[start Materials provided]

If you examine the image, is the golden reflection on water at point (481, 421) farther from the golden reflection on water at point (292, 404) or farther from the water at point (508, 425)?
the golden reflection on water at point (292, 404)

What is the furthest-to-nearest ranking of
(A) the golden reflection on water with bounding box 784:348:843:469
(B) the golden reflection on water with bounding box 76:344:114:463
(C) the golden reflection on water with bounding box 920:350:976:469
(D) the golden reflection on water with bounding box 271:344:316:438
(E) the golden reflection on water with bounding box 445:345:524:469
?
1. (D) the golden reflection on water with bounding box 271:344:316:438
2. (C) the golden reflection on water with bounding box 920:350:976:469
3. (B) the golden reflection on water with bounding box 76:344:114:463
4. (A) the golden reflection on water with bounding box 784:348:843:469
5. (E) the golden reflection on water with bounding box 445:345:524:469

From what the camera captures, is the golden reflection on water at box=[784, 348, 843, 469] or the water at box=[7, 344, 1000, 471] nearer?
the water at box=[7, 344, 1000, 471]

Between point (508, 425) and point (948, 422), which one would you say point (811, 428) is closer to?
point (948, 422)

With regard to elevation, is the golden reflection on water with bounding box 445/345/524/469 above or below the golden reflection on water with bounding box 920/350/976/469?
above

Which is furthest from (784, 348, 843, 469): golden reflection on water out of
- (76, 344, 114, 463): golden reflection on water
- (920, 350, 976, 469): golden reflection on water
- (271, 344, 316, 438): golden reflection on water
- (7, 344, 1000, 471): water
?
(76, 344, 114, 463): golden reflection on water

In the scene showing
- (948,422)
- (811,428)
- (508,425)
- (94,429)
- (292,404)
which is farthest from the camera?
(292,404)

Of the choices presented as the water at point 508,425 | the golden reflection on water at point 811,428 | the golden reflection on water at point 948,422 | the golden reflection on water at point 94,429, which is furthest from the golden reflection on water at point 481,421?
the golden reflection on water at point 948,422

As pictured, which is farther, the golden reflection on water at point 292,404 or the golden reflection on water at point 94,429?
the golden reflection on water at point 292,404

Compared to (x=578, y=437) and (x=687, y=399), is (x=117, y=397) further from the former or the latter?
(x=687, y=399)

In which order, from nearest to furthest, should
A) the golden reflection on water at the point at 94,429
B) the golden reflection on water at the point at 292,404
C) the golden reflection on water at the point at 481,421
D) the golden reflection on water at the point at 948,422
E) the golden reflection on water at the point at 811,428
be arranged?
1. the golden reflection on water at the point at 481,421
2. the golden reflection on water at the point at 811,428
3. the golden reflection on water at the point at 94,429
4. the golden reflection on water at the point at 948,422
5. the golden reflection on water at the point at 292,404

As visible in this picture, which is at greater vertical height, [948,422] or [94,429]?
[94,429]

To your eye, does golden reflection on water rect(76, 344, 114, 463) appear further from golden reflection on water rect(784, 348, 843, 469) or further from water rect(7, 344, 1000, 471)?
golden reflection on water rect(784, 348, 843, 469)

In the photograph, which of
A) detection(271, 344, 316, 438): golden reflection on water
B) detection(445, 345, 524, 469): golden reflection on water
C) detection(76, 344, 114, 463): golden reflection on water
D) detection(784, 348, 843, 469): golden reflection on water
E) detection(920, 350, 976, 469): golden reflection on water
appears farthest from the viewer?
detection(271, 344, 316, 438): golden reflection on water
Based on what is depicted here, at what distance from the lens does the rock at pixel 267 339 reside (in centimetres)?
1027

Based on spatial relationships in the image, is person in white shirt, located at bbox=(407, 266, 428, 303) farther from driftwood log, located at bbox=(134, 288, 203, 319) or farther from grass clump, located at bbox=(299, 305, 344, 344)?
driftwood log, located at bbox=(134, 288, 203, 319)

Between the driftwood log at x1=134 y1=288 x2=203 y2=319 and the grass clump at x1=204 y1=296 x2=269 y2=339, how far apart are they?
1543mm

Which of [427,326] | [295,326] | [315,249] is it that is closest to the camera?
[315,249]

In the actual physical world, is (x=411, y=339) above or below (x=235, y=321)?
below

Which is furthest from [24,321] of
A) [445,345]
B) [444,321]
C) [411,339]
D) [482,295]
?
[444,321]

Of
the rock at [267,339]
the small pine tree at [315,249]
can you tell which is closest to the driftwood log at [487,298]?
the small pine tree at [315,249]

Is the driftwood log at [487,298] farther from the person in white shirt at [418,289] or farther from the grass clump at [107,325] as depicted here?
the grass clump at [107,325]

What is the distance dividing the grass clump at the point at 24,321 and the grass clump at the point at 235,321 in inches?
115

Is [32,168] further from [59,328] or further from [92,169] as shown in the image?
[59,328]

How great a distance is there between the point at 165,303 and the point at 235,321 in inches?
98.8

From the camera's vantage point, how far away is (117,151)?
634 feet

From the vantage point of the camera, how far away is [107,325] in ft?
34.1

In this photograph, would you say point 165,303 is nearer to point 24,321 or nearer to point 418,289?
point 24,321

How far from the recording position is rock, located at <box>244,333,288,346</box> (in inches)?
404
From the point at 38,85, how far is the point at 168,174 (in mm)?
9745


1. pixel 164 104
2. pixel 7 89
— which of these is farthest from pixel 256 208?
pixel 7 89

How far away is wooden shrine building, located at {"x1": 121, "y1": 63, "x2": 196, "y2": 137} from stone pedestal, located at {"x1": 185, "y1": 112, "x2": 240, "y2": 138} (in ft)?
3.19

[end Materials provided]

-- Set task --
Repeat the preceding lines exactly, please, every one of them.

-- Exercise solution --
If you examine the image, is the golden reflection on water at point (481, 421) farther from the golden reflection on water at point (292, 404) or farther from the water at point (508, 425)?
the golden reflection on water at point (292, 404)

What is the furthest-to-nearest ranking of
(A) the golden reflection on water with bounding box 784:348:843:469
(B) the golden reflection on water with bounding box 76:344:114:463
(C) the golden reflection on water with bounding box 920:350:976:469
(D) the golden reflection on water with bounding box 271:344:316:438
(E) the golden reflection on water with bounding box 445:345:524:469
?
1. (D) the golden reflection on water with bounding box 271:344:316:438
2. (C) the golden reflection on water with bounding box 920:350:976:469
3. (B) the golden reflection on water with bounding box 76:344:114:463
4. (A) the golden reflection on water with bounding box 784:348:843:469
5. (E) the golden reflection on water with bounding box 445:345:524:469

From what the camera captures, is the golden reflection on water at box=[784, 348, 843, 469] or the water at box=[7, 344, 1000, 471] nearer?
the water at box=[7, 344, 1000, 471]

Between point (508, 425) and point (948, 422), which one would you say point (811, 428) is closer to?
point (948, 422)

With regard to elevation, is the golden reflection on water with bounding box 445/345/524/469 above or below the golden reflection on water with bounding box 920/350/976/469?
above

Which is furthest from (784, 348, 843, 469): golden reflection on water out of
- (76, 344, 114, 463): golden reflection on water
- (920, 350, 976, 469): golden reflection on water
- (271, 344, 316, 438): golden reflection on water
- (7, 344, 1000, 471): water
?
(76, 344, 114, 463): golden reflection on water

In the scene showing
- (948,422)
- (811,428)
- (508,425)
- (94,429)
- (292,404)
which is farthest from the camera?
(292,404)

Of the choices presented as the water at point 508,425 | the golden reflection on water at point 811,428 | the golden reflection on water at point 948,422 | the golden reflection on water at point 94,429, which is furthest from the golden reflection on water at point 481,421?
the golden reflection on water at point 948,422

As pictured, which is farther, the golden reflection on water at point 292,404 or the golden reflection on water at point 94,429?
the golden reflection on water at point 292,404

Compared to (x=578, y=437) and (x=687, y=399), is (x=117, y=397) further from the former or the latter?
(x=687, y=399)

In which order, from nearest to furthest, should
A) the golden reflection on water at the point at 94,429
B) the golden reflection on water at the point at 292,404
C) the golden reflection on water at the point at 481,421
D) the golden reflection on water at the point at 948,422
E) the golden reflection on water at the point at 811,428
be arranged?
1. the golden reflection on water at the point at 481,421
2. the golden reflection on water at the point at 811,428
3. the golden reflection on water at the point at 94,429
4. the golden reflection on water at the point at 948,422
5. the golden reflection on water at the point at 292,404

As visible in this picture, which is at greater vertical height, [948,422] or [94,429]?
[94,429]

To your eye, does golden reflection on water rect(76, 344, 114, 463) appear further from golden reflection on water rect(784, 348, 843, 469) or further from water rect(7, 344, 1000, 471)?
golden reflection on water rect(784, 348, 843, 469)

In the photograph, which of
A) detection(271, 344, 316, 438): golden reflection on water
B) detection(445, 345, 524, 469): golden reflection on water
C) detection(76, 344, 114, 463): golden reflection on water
D) detection(784, 348, 843, 469): golden reflection on water
E) detection(920, 350, 976, 469): golden reflection on water
appears farthest from the viewer?
detection(271, 344, 316, 438): golden reflection on water
Based on what is depicted here, at what distance from the lens does the rock at pixel 267 339 reside (in centimetres)?
1027

Based on spatial relationships in the image, is person in white shirt, located at bbox=(407, 266, 428, 303) farther from driftwood log, located at bbox=(134, 288, 203, 319) or farther from grass clump, located at bbox=(299, 305, 344, 344)?
driftwood log, located at bbox=(134, 288, 203, 319)

Between the driftwood log at x1=134 y1=288 x2=203 y2=319 and the grass clump at x1=204 y1=296 x2=269 y2=339, how far apart are they?
1543mm

Which of [427,326] | [295,326] | [315,249] is it that is closest to the camera?
[315,249]

In the actual physical world, is (x=411, y=339) above or below (x=235, y=321)?
below

Which is furthest from [24,321] of
A) [445,345]
B) [444,321]
C) [411,339]
D) [482,295]
?
[444,321]

Of
the rock at [267,339]
the small pine tree at [315,249]
can you tell which is closest to the driftwood log at [487,298]?
the small pine tree at [315,249]

Is the driftwood log at [487,298] farther from the person in white shirt at [418,289] or farther from the grass clump at [107,325] as depicted here?
the grass clump at [107,325]

What is the distance dividing the grass clump at the point at 24,321 and the grass clump at the point at 235,321 in inches?
115

Is [32,168] further from [59,328] or further from [92,169] as shown in the image?
[59,328]

How great a distance is there between the point at 165,303 and the point at 235,321 in inches?
98.8

From the camera's vantage point, how far away is (117,151)?
634 feet

From the vantage point of the camera, how far away is [107,325] in ft?
34.1

In this photograph, would you say point 165,303 is nearer to point 24,321 or nearer to point 418,289?
point 24,321

How far from the recording position is rock, located at <box>244,333,288,346</box> (in inches)?
404
From the point at 38,85, how far is the point at 168,174 (in mm)?
9745


1. pixel 164 104
2. pixel 7 89
— which of these is farthest from pixel 256 208?
pixel 7 89

How far away is wooden shrine building, located at {"x1": 121, "y1": 63, "x2": 196, "y2": 137} from stone pedestal, located at {"x1": 185, "y1": 112, "x2": 240, "y2": 138} (in ft)?
3.19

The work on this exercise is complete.